:: Given exercise ::
Count the lines in the listing below that contain the word "metal". Reply with the number only.

-- Start Information given --

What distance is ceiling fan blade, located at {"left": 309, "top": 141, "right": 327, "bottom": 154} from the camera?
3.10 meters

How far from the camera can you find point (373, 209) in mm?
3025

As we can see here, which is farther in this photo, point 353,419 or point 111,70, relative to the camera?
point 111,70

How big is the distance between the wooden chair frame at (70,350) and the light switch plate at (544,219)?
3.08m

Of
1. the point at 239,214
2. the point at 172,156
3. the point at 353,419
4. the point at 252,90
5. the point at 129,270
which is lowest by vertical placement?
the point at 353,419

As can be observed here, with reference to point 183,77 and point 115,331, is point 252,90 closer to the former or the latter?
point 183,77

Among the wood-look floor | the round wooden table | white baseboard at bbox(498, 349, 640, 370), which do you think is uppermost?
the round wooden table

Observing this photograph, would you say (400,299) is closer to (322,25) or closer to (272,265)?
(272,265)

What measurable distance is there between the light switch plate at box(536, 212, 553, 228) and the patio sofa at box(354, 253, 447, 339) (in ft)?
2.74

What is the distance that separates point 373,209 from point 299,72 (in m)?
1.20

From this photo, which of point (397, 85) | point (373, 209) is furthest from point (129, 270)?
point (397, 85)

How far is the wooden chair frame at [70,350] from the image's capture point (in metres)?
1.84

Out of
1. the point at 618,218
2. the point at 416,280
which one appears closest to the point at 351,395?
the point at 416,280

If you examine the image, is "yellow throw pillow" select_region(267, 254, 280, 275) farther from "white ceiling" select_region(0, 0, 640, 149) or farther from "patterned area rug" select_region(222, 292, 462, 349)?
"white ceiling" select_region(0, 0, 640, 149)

-- End Information given --
-- Start Information given --

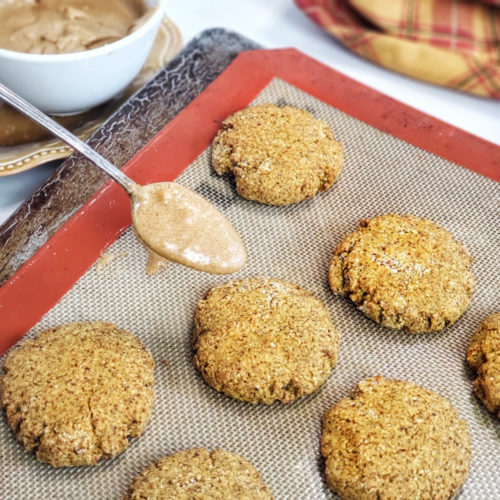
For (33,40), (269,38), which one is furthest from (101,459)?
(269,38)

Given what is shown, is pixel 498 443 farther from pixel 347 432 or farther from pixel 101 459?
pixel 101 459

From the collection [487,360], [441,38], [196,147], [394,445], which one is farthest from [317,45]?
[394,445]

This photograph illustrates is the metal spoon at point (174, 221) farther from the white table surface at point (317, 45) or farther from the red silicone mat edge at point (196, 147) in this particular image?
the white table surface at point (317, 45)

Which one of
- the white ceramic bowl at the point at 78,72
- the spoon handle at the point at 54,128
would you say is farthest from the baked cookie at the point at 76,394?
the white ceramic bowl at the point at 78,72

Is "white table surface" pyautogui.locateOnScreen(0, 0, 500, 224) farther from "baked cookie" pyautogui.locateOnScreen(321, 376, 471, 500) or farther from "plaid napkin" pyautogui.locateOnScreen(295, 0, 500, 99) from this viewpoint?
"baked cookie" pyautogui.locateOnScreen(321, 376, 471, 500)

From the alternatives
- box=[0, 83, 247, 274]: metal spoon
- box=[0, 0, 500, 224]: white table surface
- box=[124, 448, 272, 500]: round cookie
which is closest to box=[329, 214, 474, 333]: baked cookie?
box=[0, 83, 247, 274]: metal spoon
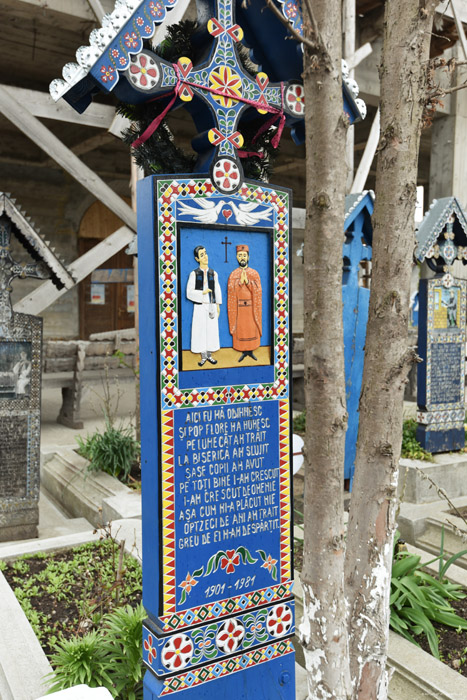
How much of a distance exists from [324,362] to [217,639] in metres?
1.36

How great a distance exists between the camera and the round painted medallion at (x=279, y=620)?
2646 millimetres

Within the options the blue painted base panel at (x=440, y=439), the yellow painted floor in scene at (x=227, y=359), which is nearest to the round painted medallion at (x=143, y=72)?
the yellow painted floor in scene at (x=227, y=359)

-- End Information given --

:: Solution to this exercise ::
3